When rushing to leave Washington, where Rich and I live, I'd grabbed a book of Persian poetry off my shelf called The Conference of the Birds by the twelfth-century mystical poet Farid ud-din Attar. In it the birds of earth are invited on a dangerous journey to find the Golden Bird, the Simurgh, the Creator. One by one, various birds offer their excuses for not undertaking the quest, each giving a reason why they must stay behind. Unlike those birds, Frankie wants to fly free, yet she is still tied to earth.

The night is a difficult one. Frankie's body continues to shut down rapidly. Her organs are failing, one by one, and only her heart persists. At this point, she cannot swallow fluids, not even her own saliva. Her breathing stops and she holds it as if catching on to a drifting thought, then struggles and fights back into life. She moans in pain as she tries again to leave but can't.

Bob. She's fighting to take care of him, even in death.

The night nurse comes to wash her down, to turn her as blood is now settling in dark pools on one side of her body. Her heart is too tired to push it far. The nurse asks us to stay. Frankie may pass at any moment.

Frankie is naked. Her articulated hip bones almost poke through her skin. This frail body gave birth to the full-grown man beside me. It hardly seems possible.

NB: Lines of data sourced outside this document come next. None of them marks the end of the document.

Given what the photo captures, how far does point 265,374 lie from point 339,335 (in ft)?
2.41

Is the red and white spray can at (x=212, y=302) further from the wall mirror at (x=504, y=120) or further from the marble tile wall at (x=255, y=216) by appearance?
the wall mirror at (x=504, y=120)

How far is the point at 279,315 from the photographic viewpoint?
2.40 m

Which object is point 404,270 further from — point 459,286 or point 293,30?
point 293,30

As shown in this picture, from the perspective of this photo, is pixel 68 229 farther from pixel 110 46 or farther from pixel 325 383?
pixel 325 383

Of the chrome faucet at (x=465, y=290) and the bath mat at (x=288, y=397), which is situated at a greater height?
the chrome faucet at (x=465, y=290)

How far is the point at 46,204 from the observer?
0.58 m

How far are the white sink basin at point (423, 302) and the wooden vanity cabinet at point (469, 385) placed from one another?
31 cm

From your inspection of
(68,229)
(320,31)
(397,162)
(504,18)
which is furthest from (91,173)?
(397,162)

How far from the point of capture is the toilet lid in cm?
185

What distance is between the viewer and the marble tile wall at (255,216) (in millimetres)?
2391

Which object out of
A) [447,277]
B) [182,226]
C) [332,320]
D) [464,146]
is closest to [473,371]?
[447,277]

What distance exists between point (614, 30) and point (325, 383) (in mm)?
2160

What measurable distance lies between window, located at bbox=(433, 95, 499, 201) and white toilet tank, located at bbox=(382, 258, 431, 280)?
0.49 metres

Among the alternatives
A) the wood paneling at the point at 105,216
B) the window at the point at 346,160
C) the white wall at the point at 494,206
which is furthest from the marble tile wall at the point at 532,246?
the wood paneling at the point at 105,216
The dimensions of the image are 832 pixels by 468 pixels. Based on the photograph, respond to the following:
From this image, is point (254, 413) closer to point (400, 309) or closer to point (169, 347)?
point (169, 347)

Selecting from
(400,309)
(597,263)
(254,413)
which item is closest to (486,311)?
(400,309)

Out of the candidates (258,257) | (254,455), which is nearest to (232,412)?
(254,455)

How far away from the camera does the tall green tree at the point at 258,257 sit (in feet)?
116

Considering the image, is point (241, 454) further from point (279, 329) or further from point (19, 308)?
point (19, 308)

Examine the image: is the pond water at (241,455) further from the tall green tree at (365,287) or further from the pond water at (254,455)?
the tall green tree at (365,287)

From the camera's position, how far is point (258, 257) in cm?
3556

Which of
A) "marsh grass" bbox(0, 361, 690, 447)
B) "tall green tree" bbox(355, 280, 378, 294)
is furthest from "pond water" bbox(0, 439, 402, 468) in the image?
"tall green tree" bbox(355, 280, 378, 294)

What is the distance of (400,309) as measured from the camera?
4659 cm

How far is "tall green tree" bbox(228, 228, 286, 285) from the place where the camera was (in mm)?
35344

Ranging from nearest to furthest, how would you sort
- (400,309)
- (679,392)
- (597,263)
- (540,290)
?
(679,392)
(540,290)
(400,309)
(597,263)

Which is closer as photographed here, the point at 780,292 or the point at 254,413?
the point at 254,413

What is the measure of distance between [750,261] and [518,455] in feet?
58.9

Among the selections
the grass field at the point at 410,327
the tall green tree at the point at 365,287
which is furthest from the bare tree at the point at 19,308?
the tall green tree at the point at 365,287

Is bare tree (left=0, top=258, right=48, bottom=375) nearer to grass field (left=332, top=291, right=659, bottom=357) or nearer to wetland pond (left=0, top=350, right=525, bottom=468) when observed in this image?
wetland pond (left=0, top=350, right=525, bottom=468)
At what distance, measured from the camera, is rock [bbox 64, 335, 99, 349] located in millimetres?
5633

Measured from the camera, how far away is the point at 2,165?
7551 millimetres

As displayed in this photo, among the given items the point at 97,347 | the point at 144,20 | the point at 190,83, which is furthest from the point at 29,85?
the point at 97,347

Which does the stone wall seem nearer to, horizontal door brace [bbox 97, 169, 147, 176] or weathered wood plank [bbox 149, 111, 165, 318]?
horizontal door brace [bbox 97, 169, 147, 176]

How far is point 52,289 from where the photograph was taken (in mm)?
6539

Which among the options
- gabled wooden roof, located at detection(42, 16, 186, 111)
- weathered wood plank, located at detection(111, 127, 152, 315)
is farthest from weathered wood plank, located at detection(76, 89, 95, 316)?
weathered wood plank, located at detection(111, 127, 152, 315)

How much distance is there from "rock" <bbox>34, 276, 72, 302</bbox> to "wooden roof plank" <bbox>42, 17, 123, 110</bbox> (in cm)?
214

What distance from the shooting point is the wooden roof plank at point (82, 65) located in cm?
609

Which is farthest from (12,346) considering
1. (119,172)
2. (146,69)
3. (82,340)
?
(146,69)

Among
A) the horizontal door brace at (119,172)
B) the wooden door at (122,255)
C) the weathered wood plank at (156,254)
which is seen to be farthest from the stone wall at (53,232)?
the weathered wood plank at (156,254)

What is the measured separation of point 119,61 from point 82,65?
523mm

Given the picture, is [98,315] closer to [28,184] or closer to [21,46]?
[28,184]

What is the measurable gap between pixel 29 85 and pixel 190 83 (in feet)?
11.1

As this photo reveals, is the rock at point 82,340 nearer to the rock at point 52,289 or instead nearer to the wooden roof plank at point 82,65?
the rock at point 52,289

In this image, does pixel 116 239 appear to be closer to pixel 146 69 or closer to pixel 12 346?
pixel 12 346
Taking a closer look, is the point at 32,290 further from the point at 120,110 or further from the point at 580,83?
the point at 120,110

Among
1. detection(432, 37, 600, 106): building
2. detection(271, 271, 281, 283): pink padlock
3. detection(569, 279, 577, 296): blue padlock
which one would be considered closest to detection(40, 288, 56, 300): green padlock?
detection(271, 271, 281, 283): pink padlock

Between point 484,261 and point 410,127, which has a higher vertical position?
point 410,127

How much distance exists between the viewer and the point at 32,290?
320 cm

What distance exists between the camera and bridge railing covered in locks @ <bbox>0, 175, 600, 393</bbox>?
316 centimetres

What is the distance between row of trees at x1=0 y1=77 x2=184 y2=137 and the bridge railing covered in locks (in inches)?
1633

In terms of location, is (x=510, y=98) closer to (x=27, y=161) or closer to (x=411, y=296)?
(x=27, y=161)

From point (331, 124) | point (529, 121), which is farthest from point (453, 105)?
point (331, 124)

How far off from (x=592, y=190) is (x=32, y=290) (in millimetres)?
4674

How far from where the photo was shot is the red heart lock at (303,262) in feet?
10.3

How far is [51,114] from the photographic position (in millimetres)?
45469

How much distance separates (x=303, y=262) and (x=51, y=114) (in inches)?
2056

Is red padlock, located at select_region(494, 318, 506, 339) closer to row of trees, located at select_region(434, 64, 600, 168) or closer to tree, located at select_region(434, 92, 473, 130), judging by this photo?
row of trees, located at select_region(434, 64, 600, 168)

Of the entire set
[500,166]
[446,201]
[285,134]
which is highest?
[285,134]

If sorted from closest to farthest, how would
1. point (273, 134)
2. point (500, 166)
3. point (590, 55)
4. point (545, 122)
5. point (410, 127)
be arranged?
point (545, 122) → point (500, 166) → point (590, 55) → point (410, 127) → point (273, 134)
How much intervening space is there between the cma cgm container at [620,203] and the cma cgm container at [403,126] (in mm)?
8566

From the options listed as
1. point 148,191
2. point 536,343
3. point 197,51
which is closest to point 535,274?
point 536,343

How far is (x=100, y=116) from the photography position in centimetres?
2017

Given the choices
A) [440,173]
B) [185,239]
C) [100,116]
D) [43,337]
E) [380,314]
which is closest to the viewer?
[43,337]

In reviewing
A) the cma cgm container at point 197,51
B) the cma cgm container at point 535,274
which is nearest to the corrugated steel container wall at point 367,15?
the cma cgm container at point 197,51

I am faint, the room is spinning, and I am fighting the urge to retch. Such skeletal bodies I've only seen in photographs of concentration camps, and the images swim in front of me. My face trickles with chill sweat and I have to sit.

Rich looks at me, concerned. "It's okay," I say. "Stay where you are. I just need some air." Bob slumps over the bed. His heart is breaking and what he must do next may break the rest of him. This is the most difficult thing he must do in life.

"Frankie, Frankie," he says and takes her hand.

She doesn't move.

"It's okay to leave without me," he finally says.

There's no sign she has heard and he rests his head on her lap and begins to cry. But Frankie fights through the night and sleeps into early morning. She is now peaceful and calm.

Bob is walking the halls. Rich and I sit on either side of the bed, one of her hands in each of ours. I sing Brahms's lullaby to her, one of the few songs I know all the way through, and she squeezes my finger.

Sing another one, Rich urges. The only song that comes to mind in this sleep-starved state is a childhood favorite: "Mares Eat Oats." Because it seems irreverent to sing this mirthful ditty when someone is dying, I rely on the meadowlarks on the CD for encouragement.

"Marezee-doats-and dozey-doates," I sing.

Frankie begins to stir. Her eyes are now wide open, but unfocused. As in birding, there's only a voice to guide her, and she settles on where my face is.

"Andliddlelamzeedivy," I continue, finding joy in the ridiculous words. Rich is not comfortable with foreign languages, but he joins in.

Frankie begins to laugh. A smile as wide as the Mississippi breaks across her face, and for a moment she joins in with a few grunts.

Her face is angelic. Clear. Almost glowing.

She is filled with grace and peace.

For the next few hours she is back with us. Alert, unseeing and unmoving but for her smile and an occasional finger, which respond to conversation and stories. With the remainder of that last sense, she listens to us sing. And we sing so she can hear us.

Bob and I walk the hall, catching some light and cool air in the atrium. A hummingbird darts among the tropical flowers. We return to the room. Rich is sitting quietly, holding Frankie's hand. Bob sits and drifts off inside himself. He is exhausted.

Rich motions to me.

Look, look, his eyes are saying as he nods toward Frankie. There is both awe and joy in them.

Look. It's happening. She is standing at the threshold, about to step over it.

Frankie's breath is shallow and disappears like hidden water underground. Minutes later it resurfaces, then disappears again. Her face is calm and peaceful.

We hold our breath so as to hear hers. It's like listening for birdsong.

The sound of migrating geese fills the room.

They are taking Frankie with them. And this time she leaves us. Breathless.